Music has a particularly special relationship with the works of William Shakespeare: this is true of the musicality of the poetic language and the presence of music in the texts of his opuses (for example, in the playwright’s thirty-seven plays music is not mentioned in just five of them). It would be all but impossible to calculate just how many pieces of music have been composed after texts and motifs from works by Shakespeare: their number is constantly increasing, and one may be sure this will continue in the future. In Russian music the first to embody Shakespeare’s poetry and prose in sound were Alexander Alyabyev and Alexander Varlamov. In the two centuries that have since passed there have been many masterpieces inspired by Shakespeare’s genius. Among them, without any shadow of doubt, is Sergei Prokofiev’s ballet Romeo and Juliet (1936). It is a well-known fact that the music for the ballet stunned contemporaries and how unusual its un-balletic lyricism was with its powerful Shakespearian contrasts, dramatic complexity and depth. Prokofiev’s ballet Romeo and Juliet was to be an incredibly important landmark in world dance, essentially rediscovering Shakespeare. Using the music for the ballet, the composer later wrote three orchestral suites and a piano cycle (1937), which featured ten pieces including the now world-famous Dance of the Knights (The Montagues and the Capulets). Although the composer did not retain the plot sequence in his piano cycle, the principle he selected of comparing contrasting scenes and images fully reflected the wealth of the music and content of the ballet.
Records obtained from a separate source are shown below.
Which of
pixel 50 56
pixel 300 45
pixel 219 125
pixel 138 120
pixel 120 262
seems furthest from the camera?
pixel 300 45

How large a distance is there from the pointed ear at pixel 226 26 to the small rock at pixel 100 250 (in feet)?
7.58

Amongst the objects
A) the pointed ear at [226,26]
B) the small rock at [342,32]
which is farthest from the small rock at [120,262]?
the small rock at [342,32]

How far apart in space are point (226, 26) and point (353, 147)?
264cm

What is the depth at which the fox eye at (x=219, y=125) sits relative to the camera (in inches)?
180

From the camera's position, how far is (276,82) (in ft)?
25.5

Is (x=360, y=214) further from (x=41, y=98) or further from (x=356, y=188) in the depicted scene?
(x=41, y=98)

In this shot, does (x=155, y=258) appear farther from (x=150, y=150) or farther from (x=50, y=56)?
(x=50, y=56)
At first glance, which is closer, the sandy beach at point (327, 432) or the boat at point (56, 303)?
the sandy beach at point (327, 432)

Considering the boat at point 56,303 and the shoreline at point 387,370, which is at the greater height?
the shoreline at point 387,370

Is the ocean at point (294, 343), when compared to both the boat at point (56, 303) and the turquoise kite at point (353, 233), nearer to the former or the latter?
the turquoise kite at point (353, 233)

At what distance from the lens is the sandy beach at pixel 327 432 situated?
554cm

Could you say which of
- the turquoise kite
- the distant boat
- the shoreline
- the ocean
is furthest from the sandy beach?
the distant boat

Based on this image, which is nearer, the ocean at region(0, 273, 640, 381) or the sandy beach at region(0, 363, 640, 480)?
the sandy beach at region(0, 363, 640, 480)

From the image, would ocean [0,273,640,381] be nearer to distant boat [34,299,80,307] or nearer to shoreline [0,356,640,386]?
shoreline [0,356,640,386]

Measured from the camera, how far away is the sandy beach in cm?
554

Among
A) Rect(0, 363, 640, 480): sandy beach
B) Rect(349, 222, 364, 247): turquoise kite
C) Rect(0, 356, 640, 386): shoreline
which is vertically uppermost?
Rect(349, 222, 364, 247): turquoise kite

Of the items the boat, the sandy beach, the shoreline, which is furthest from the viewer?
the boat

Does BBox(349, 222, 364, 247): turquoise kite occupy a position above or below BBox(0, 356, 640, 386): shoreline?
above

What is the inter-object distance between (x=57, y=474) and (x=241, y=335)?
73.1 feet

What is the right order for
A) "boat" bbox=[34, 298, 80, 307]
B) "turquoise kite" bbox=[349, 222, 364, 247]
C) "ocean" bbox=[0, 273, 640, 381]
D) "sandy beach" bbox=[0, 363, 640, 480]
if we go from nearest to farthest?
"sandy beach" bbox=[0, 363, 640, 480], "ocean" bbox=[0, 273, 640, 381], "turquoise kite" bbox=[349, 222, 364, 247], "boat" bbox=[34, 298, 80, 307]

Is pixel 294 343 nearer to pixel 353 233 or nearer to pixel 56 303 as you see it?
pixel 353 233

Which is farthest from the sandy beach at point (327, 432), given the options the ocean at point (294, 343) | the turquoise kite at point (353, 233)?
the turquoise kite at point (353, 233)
The piano transcription of Felix Mendelssohn’s Scherzo from music for Shakespeare’s comedy A Midsummer Night’s Dream is one of the most popular works by Sergei Rachmaninoff. In the performance, the Scherzo is performed before the start of Act II which opens with the scene of the Fairy and Puck. It is the music of the Scherzo that most closely resembles the image of the mischievous Puck and the other elves. In displaying his brilliance for arrangements, Rachmaninoff was able to turn unavoidable losses (in density and the timbre variety of sound) into gains, achieving, so to speak, an even greater “elfin” quality, underlining the unity of character in the music of the Scherzo.
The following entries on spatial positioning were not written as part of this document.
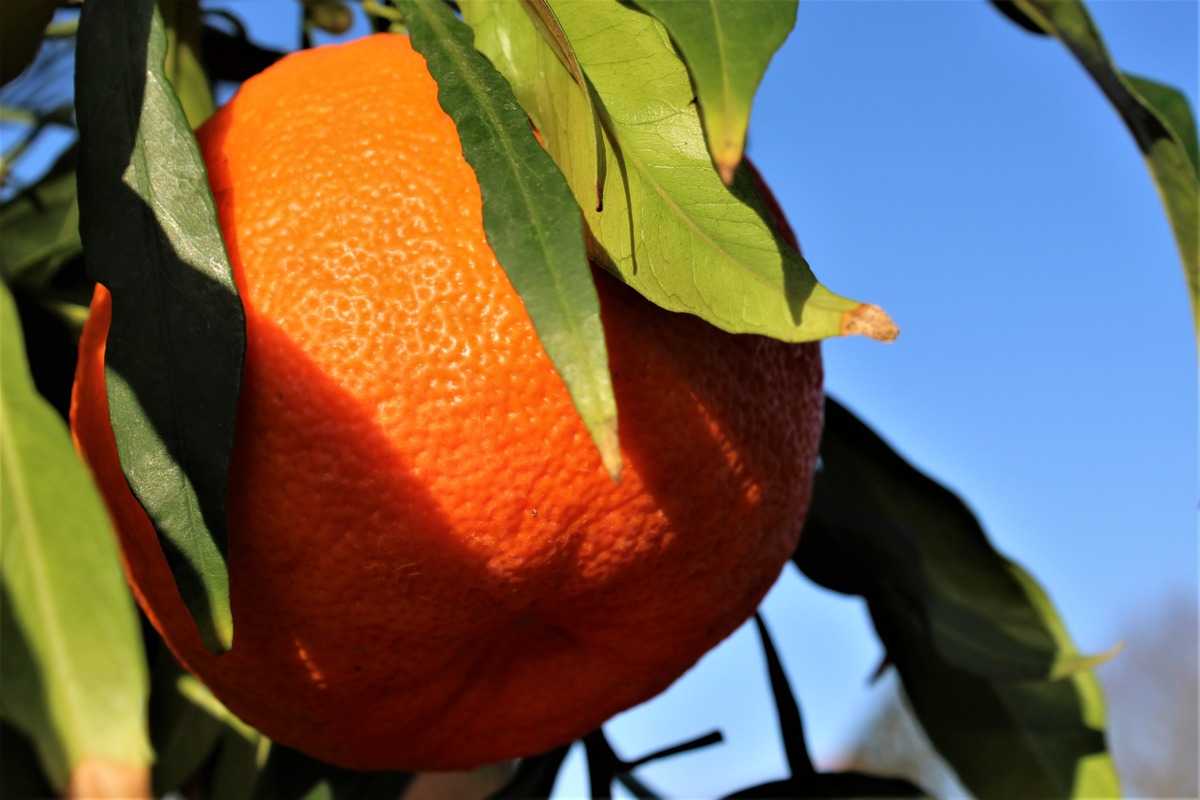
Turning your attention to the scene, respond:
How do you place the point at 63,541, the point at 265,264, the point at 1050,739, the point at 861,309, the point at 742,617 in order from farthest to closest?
the point at 1050,739, the point at 742,617, the point at 265,264, the point at 861,309, the point at 63,541

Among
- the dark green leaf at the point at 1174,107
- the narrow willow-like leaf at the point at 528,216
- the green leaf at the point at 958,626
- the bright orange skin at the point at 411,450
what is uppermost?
the dark green leaf at the point at 1174,107

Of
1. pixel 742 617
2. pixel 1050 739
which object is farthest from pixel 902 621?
pixel 742 617

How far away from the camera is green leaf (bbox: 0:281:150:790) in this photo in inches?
13.4

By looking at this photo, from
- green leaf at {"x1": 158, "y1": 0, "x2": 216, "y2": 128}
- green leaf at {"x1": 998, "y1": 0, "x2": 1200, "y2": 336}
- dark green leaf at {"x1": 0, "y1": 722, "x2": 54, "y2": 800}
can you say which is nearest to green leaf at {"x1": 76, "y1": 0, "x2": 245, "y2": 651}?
green leaf at {"x1": 158, "y1": 0, "x2": 216, "y2": 128}

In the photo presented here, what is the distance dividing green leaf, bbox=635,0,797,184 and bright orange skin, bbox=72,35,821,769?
161 millimetres

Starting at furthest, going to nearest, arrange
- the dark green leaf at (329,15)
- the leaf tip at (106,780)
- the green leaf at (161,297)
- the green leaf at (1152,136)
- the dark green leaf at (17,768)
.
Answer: the dark green leaf at (329,15)
the dark green leaf at (17,768)
the green leaf at (1152,136)
the green leaf at (161,297)
the leaf tip at (106,780)

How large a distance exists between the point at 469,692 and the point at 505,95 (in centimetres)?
31

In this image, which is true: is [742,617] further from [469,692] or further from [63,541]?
[63,541]

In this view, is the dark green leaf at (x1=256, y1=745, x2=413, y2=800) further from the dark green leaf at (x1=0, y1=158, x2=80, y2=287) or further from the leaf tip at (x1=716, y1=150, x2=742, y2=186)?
the leaf tip at (x1=716, y1=150, x2=742, y2=186)

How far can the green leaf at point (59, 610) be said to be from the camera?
13.4 inches

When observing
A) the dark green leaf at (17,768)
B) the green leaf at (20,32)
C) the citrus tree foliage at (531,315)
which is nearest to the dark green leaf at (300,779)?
the citrus tree foliage at (531,315)

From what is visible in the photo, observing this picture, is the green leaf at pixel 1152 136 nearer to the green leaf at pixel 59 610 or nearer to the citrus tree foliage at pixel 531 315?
the citrus tree foliage at pixel 531 315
The final Op. 35 of Nikolai Medtner, the piano Tale in C Sharp Minor, was given the title of A Lear of the Steppe and received the epigraph from scene 2 of Act III of Shakespeare’s King Lear: “Blow, winds, and crack your cheeks!” Here Lear, the “poor, sick, weak, hated old man”, abandoned by his own daughters, wanders the steppes in torrential rain during a mighty storm. Interestingly, in 1914 it was proposed that Sergei Rachmaninoff compose music for the same scene by the Committee to celebrate three hundred and fifty years of Shakespeare (the commission was never undertaken due to the outbreak of World War I). In his music Medtner also depicts the storm, but the explosive and crashing passages and harsh changes of chords are even more closely associated with the mental anguish that seizes Shakespeare’s protagonist. The rage, tragedy and soft, songful lyricism so close to Rachmaninoff are blended in a unique fashion in the music of this piece. There is no direct sequence paralleling Shakespeare’s tragedy in Medtner’s tale, although one can detect the composer’s aim to depict a specific portrait of Lear – a man with strong passions, contradictory, one who makes mistakes and one who suffers...
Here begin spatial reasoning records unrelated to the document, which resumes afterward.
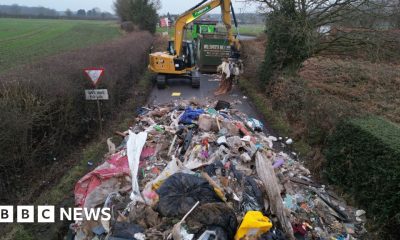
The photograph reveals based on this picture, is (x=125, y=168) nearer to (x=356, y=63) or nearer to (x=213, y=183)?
(x=213, y=183)

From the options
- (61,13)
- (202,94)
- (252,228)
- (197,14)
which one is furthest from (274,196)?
(61,13)

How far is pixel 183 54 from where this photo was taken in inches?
627

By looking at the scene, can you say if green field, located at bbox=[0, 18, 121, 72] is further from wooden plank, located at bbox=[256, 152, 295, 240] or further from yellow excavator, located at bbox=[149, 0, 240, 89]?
wooden plank, located at bbox=[256, 152, 295, 240]

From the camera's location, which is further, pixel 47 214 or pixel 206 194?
pixel 47 214

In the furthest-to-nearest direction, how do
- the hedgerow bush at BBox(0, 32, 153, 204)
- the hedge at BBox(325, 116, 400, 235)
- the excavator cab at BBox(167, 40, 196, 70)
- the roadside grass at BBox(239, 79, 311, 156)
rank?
the excavator cab at BBox(167, 40, 196, 70) → the roadside grass at BBox(239, 79, 311, 156) → the hedgerow bush at BBox(0, 32, 153, 204) → the hedge at BBox(325, 116, 400, 235)

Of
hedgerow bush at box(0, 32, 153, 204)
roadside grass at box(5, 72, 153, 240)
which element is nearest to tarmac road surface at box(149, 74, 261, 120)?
roadside grass at box(5, 72, 153, 240)

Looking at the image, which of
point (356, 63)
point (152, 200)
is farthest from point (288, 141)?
point (356, 63)

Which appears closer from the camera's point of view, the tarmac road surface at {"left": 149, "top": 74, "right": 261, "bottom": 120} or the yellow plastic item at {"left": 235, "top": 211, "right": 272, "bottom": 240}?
the yellow plastic item at {"left": 235, "top": 211, "right": 272, "bottom": 240}

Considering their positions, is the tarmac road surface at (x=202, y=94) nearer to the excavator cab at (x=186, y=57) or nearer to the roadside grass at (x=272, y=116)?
the roadside grass at (x=272, y=116)

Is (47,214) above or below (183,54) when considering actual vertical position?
below

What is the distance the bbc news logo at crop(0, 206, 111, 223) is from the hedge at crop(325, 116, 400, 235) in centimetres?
471

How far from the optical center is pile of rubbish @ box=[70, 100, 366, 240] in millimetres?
4992

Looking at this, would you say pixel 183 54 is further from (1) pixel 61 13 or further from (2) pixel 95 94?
(1) pixel 61 13

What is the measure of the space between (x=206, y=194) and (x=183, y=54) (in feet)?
37.3
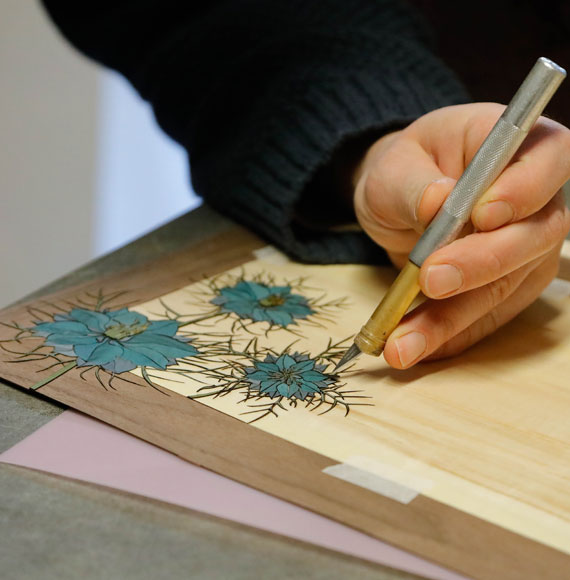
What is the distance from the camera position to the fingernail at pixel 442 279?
414mm

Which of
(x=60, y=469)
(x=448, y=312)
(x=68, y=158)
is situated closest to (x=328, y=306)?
(x=448, y=312)

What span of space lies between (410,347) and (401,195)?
98 millimetres

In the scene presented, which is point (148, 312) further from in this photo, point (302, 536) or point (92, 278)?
point (302, 536)

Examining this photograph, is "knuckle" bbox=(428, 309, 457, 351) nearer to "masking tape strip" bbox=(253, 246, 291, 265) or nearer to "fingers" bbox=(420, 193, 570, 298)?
"fingers" bbox=(420, 193, 570, 298)

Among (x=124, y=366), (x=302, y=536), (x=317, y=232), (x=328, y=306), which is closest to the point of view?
(x=302, y=536)

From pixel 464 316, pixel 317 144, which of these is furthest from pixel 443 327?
pixel 317 144

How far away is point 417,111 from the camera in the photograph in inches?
24.9

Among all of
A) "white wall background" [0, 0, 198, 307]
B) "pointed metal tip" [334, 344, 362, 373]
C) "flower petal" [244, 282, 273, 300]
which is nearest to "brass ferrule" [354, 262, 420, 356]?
"pointed metal tip" [334, 344, 362, 373]

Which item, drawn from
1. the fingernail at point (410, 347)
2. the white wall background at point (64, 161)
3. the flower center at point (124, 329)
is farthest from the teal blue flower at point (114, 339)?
the white wall background at point (64, 161)

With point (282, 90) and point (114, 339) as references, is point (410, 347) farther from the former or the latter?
point (282, 90)

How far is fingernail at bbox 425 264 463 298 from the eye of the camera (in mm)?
414

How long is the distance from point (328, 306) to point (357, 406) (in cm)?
13

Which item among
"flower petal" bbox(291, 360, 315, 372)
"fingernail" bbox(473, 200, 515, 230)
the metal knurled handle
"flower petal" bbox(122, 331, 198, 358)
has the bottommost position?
"flower petal" bbox(291, 360, 315, 372)

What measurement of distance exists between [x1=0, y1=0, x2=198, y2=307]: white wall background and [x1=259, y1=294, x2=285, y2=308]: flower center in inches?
41.7
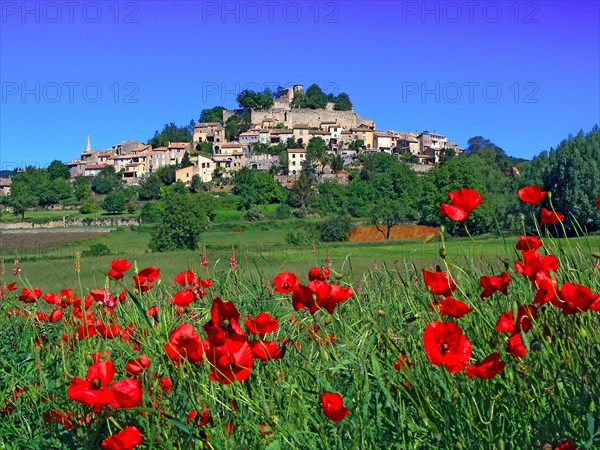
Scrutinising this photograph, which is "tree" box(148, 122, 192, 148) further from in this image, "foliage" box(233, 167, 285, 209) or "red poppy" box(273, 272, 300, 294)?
"red poppy" box(273, 272, 300, 294)

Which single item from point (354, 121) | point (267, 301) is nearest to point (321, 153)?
point (354, 121)

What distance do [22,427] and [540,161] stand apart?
46.9m

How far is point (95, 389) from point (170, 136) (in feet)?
420

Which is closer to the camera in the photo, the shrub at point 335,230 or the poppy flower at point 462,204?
the poppy flower at point 462,204

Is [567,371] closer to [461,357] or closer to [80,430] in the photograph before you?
[461,357]

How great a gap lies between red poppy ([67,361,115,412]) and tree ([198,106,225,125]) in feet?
433

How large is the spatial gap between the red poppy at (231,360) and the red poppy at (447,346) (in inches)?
19.8

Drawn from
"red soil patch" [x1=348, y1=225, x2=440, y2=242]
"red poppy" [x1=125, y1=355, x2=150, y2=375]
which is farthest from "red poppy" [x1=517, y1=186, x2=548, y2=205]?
"red soil patch" [x1=348, y1=225, x2=440, y2=242]

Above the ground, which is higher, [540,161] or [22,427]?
[540,161]

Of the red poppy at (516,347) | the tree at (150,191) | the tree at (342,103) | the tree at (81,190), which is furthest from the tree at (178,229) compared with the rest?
the tree at (342,103)

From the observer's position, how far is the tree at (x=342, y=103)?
130 meters

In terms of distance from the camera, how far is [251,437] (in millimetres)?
2334

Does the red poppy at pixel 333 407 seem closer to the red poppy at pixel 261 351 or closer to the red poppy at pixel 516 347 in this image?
the red poppy at pixel 261 351

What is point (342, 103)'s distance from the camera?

Already at the premiere of Sergei Rachmaninoff’s First Piano Sonata was accompanied by the brief title of Faust to which it owed so much, although the composer did not reveal a detailed programme to the audience. Later, in one of his letters Rachmaninoff thus described the “leading idea” of his work: “It is three contrasting types of one world literary work. (...) If I revealed the programme then the Sonata would become clearer.” According to the acclaimed pianist Konstantin Igumnov, the composer embodied the image of Faust in the first movement of the sonata, Gretchen (Marguerite) in the second and the third depicts the flight over Brocken and Mephistopheles. In general the music of the sonata matches this programme (to a lesser degree one can make out the image of Mephistopheles). But through the plot basis one can definitely distinguish Rachmaninoff’s recognisable lyricism – animated, extremely emotional – and the heroism and drama that create as if a parallel narrative plan of this piece of music.